_Excerpt provided_.
Orvenzia

Terms of Service

Last updated: 7 October 2025

Company: Orvenzia ApS — CVR 45828697 — Aalborg, Denmark
Contact: support@orvenzia.com · privacy@orvenzia.com

These Terms of Service (“Terms”) apply to all consulting services (“Services”) and deliverables (“Deliverables”) provided by Orvenzia ApS (“Orvenzia”, “we”, “our”) to a client (“Client”, “you”).

If a Master Service Agreement (MSA), Statement of Work (SOW), Data Processing Agreement (DPA), or Mutual Non-Disclosure Agreement (NDA) exists, the following hierarchy applies in case of conflict:
SOW → MSA → DPA/NDA → these Terms → appendices.


1. Definitions



2. Scope and Ordering

All projects are governed by a written SOW or proposal defining scope, timeline, deliverables, and payment structure. Changes require a written Change Request signed by both parties, including price or timeline adjustments.



3. Orvenzia’s Commitments

Orvenzia performs all Services with professional skill, care, and diligence consistent with leading consulting standards. We allocate qualified consultants and reserve the right to reassign personnel to ensure quality or continuity.



4. Client’s Obligations

The Client shall provide timely access to data, personnel, and information required to perform the Services. The Client must review materials, supply approvals, and respond to Orvenzia’s requests within agreed timeframes.



5. Confidentiality (NDA)

All project information exchanged is mutually confidential by default. Disclosure to third parties is only permitted where required for project delivery and under equivalent confidentiality obligations.



6. Data Protection (GDPR)



7. Sub-Processors

Orvenzia may use reputable sub-processors (hosting, email, analytics, secure file transfer, CRM) bound by written DPAs/NDAs and acting solely on documented instructions.

_Listing_.

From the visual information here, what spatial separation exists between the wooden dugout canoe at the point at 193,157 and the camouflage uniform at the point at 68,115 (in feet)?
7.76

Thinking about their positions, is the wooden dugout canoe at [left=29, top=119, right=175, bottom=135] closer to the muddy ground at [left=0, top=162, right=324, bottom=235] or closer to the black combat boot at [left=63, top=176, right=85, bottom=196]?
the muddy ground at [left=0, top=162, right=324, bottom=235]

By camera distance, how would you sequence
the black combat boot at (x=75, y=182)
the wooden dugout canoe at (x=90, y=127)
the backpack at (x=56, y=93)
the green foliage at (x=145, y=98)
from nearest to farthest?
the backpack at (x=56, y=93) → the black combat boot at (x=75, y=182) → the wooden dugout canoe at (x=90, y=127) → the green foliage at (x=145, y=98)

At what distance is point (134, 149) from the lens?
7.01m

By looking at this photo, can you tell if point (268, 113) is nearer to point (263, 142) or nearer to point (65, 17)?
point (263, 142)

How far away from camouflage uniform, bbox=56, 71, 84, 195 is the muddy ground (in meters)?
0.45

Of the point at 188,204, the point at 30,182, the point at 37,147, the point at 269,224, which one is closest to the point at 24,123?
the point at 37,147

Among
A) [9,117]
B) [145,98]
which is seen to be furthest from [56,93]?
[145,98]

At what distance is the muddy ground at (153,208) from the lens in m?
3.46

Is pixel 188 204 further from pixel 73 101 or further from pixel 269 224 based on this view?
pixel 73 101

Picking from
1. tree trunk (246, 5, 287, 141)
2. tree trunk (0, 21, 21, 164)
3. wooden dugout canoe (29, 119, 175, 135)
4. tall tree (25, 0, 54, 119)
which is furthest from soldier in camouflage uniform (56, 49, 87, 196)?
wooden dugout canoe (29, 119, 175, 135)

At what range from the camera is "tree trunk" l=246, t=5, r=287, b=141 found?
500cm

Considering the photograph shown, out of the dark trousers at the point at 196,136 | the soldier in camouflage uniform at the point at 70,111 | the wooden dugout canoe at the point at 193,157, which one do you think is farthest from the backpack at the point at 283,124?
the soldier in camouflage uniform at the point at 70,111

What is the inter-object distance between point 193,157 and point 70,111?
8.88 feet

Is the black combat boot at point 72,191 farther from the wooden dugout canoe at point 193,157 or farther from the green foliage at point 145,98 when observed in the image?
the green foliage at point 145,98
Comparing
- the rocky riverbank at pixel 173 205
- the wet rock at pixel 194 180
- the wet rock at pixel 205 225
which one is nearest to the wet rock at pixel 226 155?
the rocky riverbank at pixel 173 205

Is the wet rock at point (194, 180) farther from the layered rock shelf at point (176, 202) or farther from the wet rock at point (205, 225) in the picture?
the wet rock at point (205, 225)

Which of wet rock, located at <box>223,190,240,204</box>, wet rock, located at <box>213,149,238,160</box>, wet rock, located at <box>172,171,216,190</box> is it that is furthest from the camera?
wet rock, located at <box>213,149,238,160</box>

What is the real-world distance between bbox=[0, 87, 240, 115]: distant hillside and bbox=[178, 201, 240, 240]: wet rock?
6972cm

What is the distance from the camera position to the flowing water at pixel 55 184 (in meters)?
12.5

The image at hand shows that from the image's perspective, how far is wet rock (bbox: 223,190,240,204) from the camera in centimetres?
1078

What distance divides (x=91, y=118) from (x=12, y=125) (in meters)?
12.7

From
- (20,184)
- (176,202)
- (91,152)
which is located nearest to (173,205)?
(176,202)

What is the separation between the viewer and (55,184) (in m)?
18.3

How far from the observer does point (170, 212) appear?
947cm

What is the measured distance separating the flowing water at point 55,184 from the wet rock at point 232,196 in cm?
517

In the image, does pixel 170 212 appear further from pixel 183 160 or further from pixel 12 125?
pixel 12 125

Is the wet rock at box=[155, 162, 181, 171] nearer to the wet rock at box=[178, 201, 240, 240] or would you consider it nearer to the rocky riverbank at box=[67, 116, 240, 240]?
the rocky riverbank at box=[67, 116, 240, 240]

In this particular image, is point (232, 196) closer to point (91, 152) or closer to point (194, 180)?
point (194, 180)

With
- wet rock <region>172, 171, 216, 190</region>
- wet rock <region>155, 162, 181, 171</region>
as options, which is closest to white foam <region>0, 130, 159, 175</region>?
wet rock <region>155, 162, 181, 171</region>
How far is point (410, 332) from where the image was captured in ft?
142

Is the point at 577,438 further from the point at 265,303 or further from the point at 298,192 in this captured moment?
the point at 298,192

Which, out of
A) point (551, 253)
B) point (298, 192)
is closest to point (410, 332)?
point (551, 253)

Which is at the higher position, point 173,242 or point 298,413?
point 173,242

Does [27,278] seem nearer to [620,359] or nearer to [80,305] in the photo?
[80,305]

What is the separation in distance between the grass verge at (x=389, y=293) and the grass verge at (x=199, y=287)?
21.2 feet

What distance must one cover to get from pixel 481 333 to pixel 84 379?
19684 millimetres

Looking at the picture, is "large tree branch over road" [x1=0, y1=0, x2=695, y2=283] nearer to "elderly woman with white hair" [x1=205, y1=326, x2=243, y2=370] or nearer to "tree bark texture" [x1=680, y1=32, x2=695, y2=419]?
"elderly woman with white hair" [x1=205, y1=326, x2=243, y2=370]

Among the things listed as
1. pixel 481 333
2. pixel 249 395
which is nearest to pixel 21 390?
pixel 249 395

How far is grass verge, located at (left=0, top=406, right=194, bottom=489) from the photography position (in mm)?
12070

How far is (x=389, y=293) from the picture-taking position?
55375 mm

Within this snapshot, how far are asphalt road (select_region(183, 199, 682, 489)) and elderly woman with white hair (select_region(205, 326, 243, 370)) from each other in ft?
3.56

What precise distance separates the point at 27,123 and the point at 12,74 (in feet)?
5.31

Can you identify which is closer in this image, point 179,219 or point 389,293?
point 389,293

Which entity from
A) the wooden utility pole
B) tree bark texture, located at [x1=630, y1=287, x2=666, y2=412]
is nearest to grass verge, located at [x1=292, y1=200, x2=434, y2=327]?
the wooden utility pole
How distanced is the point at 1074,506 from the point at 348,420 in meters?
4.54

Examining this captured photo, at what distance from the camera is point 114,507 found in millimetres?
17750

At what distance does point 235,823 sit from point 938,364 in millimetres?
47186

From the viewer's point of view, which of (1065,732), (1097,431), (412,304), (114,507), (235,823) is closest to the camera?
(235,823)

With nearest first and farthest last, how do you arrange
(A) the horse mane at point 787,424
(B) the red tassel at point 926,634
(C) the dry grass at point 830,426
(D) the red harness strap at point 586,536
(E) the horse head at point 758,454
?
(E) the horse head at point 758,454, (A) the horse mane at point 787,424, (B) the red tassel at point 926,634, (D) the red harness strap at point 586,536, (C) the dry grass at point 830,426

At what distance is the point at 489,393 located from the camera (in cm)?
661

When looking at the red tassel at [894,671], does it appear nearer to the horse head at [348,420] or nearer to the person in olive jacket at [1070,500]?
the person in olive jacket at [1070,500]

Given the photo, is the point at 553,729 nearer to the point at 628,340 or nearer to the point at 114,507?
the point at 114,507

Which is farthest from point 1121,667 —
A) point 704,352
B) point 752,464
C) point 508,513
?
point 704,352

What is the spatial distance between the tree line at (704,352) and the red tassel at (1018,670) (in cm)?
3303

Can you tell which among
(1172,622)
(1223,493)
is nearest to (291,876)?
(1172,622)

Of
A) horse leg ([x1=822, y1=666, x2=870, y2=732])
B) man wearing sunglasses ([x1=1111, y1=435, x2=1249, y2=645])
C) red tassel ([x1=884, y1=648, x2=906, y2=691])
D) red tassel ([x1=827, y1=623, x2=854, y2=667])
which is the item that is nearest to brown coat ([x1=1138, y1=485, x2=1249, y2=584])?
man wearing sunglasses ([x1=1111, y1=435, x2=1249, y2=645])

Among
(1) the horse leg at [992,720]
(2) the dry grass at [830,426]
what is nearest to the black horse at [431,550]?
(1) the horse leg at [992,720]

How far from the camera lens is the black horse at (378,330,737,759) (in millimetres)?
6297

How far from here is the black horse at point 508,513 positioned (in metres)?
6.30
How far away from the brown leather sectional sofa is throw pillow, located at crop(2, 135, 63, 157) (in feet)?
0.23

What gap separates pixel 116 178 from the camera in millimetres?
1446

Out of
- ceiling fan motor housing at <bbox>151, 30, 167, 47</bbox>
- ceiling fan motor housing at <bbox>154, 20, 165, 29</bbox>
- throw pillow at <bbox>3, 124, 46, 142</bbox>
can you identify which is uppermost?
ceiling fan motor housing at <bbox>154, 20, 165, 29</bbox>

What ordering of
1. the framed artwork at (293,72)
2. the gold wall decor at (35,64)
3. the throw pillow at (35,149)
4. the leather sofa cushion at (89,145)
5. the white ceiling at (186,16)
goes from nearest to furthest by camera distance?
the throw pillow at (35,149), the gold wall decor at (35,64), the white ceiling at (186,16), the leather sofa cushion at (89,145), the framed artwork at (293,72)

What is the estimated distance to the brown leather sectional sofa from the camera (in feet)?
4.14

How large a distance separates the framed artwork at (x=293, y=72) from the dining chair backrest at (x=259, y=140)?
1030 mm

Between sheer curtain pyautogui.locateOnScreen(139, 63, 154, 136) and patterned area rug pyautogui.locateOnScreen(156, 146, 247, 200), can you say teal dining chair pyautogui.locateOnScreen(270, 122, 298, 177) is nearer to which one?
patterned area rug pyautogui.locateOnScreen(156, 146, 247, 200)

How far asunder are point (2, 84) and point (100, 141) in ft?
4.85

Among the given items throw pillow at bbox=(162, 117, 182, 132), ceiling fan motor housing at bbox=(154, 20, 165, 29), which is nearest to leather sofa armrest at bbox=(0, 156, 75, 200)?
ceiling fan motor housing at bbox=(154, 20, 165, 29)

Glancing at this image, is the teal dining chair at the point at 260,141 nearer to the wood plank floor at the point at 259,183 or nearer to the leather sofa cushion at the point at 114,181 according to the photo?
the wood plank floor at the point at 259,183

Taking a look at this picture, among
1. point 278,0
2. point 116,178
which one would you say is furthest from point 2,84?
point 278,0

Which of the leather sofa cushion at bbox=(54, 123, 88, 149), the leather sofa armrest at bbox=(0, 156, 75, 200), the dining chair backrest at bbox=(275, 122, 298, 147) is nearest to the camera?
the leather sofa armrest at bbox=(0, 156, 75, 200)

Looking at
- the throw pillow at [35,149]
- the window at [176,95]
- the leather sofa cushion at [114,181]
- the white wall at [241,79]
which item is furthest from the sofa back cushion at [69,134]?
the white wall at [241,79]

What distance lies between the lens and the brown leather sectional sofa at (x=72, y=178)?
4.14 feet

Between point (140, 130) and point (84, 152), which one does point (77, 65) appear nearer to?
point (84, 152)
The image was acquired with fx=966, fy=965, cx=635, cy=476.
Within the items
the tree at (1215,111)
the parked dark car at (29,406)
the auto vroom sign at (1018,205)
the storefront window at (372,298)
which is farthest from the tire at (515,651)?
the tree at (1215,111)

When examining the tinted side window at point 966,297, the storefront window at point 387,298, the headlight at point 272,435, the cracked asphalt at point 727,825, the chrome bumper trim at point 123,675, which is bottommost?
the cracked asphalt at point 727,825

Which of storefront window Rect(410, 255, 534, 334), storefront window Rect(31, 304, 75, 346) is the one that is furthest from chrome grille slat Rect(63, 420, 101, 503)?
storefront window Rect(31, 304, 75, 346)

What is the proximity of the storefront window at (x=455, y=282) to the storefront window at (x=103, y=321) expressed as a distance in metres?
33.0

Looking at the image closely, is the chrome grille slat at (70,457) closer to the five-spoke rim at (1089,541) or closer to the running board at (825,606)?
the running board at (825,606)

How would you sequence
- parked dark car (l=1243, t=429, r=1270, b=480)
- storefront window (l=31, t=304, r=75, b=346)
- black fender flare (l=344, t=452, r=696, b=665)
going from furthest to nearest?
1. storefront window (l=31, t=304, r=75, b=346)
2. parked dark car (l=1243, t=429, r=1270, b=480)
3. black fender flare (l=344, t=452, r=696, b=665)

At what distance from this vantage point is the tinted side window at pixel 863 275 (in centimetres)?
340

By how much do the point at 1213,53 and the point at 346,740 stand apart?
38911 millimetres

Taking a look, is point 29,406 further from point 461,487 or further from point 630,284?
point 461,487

_Challenges_.
a) In the terms of service, which document takes precedence when there is a conflict between the agreements?
b) For each statement, say whether it agrees with the terms of service, and quote the words that decide it: (i) Sub-processors used by Orvenzia may act on their own initiative. (ii) Project information exchanged between the parties is confidential by default. (iii) The Client must respond to Orvenzia's requests within agreed timeframes.

_Full solutions_.
a) The Statement of Work (SOW).

b)
(i) No: "acting solely on documented instructions"
(ii) Yes: "All project information exchanged is mutually confidential by default."
(iii) Yes: "respond to Orvenzia’s requests within agreed timeframes"